# Is this plant male or female?



## HazeMan101 (May 27, 2007)

http://i208.photobucket.com/albums/bb223/phate0008/DSC01650.jpg

http://i208.photobucket.com/albums/bb223/phate0008/DSC01653.jpg

http://i208.photobucket.com/albums/bb223/phate0008/DSC01655.jpg

Just curious if you can tell from these pictures. I looked up how to decipher and I would think that wha I'm seeing between the braches are pistils. Any oppions are welcome. Also, the plant is roughly 30 days old. Does this seem like a healthy 30 day plant. How far along should I be before the flower stage? 50 days seem good?

Thanks


----------



## DLtoker (May 27, 2007)

There is no signs of sex yet.  The light schedule must be changed to 12 hours of light and 12 hours of dark.  Looking great so far!


----------



## HazeMan101 (May 27, 2007)

I thought you could tell fairly early. You don't think its ready for the flower cycle of 12/12 right now, right?


----------



## DLtoker (May 27, 2007)

Yeah, you could flower it.  The only reason to really start flowering when the plants are still that small is for height constraints.  The plant can triple in height during flowering... Most times they will come close to doubling though.

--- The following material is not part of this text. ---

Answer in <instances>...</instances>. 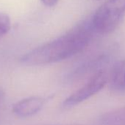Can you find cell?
<instances>
[{"label":"cell","instance_id":"6da1fadb","mask_svg":"<svg viewBox=\"0 0 125 125\" xmlns=\"http://www.w3.org/2000/svg\"><path fill=\"white\" fill-rule=\"evenodd\" d=\"M95 33L91 19L83 21L65 35L26 53L20 62L33 66L66 60L85 49Z\"/></svg>","mask_w":125,"mask_h":125},{"label":"cell","instance_id":"7a4b0ae2","mask_svg":"<svg viewBox=\"0 0 125 125\" xmlns=\"http://www.w3.org/2000/svg\"><path fill=\"white\" fill-rule=\"evenodd\" d=\"M125 16V0H107L94 13L91 22L96 33L113 32Z\"/></svg>","mask_w":125,"mask_h":125},{"label":"cell","instance_id":"3957f363","mask_svg":"<svg viewBox=\"0 0 125 125\" xmlns=\"http://www.w3.org/2000/svg\"><path fill=\"white\" fill-rule=\"evenodd\" d=\"M107 83V73L104 70H99L83 87L67 97L62 105L65 108H70L77 105L97 94Z\"/></svg>","mask_w":125,"mask_h":125},{"label":"cell","instance_id":"277c9868","mask_svg":"<svg viewBox=\"0 0 125 125\" xmlns=\"http://www.w3.org/2000/svg\"><path fill=\"white\" fill-rule=\"evenodd\" d=\"M46 99L41 96H30L17 102L13 107V112L21 118L36 114L44 106Z\"/></svg>","mask_w":125,"mask_h":125},{"label":"cell","instance_id":"5b68a950","mask_svg":"<svg viewBox=\"0 0 125 125\" xmlns=\"http://www.w3.org/2000/svg\"><path fill=\"white\" fill-rule=\"evenodd\" d=\"M107 83L113 91H125V60L117 61L107 74Z\"/></svg>","mask_w":125,"mask_h":125},{"label":"cell","instance_id":"8992f818","mask_svg":"<svg viewBox=\"0 0 125 125\" xmlns=\"http://www.w3.org/2000/svg\"><path fill=\"white\" fill-rule=\"evenodd\" d=\"M11 28V21L10 16L0 12V38L5 35Z\"/></svg>","mask_w":125,"mask_h":125},{"label":"cell","instance_id":"52a82bcc","mask_svg":"<svg viewBox=\"0 0 125 125\" xmlns=\"http://www.w3.org/2000/svg\"><path fill=\"white\" fill-rule=\"evenodd\" d=\"M108 121L113 123L118 122L119 124H125V110L116 112L115 114L110 115V119L108 118Z\"/></svg>","mask_w":125,"mask_h":125},{"label":"cell","instance_id":"ba28073f","mask_svg":"<svg viewBox=\"0 0 125 125\" xmlns=\"http://www.w3.org/2000/svg\"><path fill=\"white\" fill-rule=\"evenodd\" d=\"M41 1L45 6L49 8L55 6L58 2V0H41Z\"/></svg>","mask_w":125,"mask_h":125},{"label":"cell","instance_id":"9c48e42d","mask_svg":"<svg viewBox=\"0 0 125 125\" xmlns=\"http://www.w3.org/2000/svg\"><path fill=\"white\" fill-rule=\"evenodd\" d=\"M43 125H80L77 124H43Z\"/></svg>","mask_w":125,"mask_h":125}]
</instances>
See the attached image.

Preflowers can appear for me when the plant is about 6 weeks or older in the veg state.  In those pics, all I see is new growth.


----------



## HazeMan101 (May 27, 2007)

I have 2 plants right now, but the other one doesn't look at good as this one. Partially because the other one was transplanted in my system from dirt. I would be comfortable with a big plant. I can probably get it to about 5 feet cause I'm hoping for a big yeild. How soon should I flower it if I want a big plant. How long does the flower stage usually take? Right now the system is just on a test run, and Im going to redo it when I get some good seeds. I do want my first run to produce something worthwhile though, so a big plant would be good.


----------



## DLtoker (May 28, 2007)

If you were to flower that right now, you can expect to get any where from a half an ounce to an ounce or so if all goes well.  I would let it go for another 2 or three weeks if you want some big, towering plants.


----------



## Draston (May 30, 2007)

hmm an oz off something that small? Seriously? I have like 3 foot tall plants (6 of them) I put into flowering 2 days ago and are still undergoing this... At that calculation with nutes I'd supposed I might get near a pound if they are all females .


----------



## DLtoker (May 30, 2007)

Definitely... I have flowered a crop at just about that size I got 1.5 ozs from one plant.  Some I yielded around  half.  I'm sure there are people that could only get a few grams, but I know there are people that can push those little plants to the max and get big fat colas out of them... Strain Dependent. 

Also, I am flowering plants that I let veg to almost 2 feet over the course of 6 weeks or so.  I will never do it again.  The yield does not pay off with the extra veg time.  For me anyways.  Outdoors, I imagine it is a different story due to the abundance of light.


----------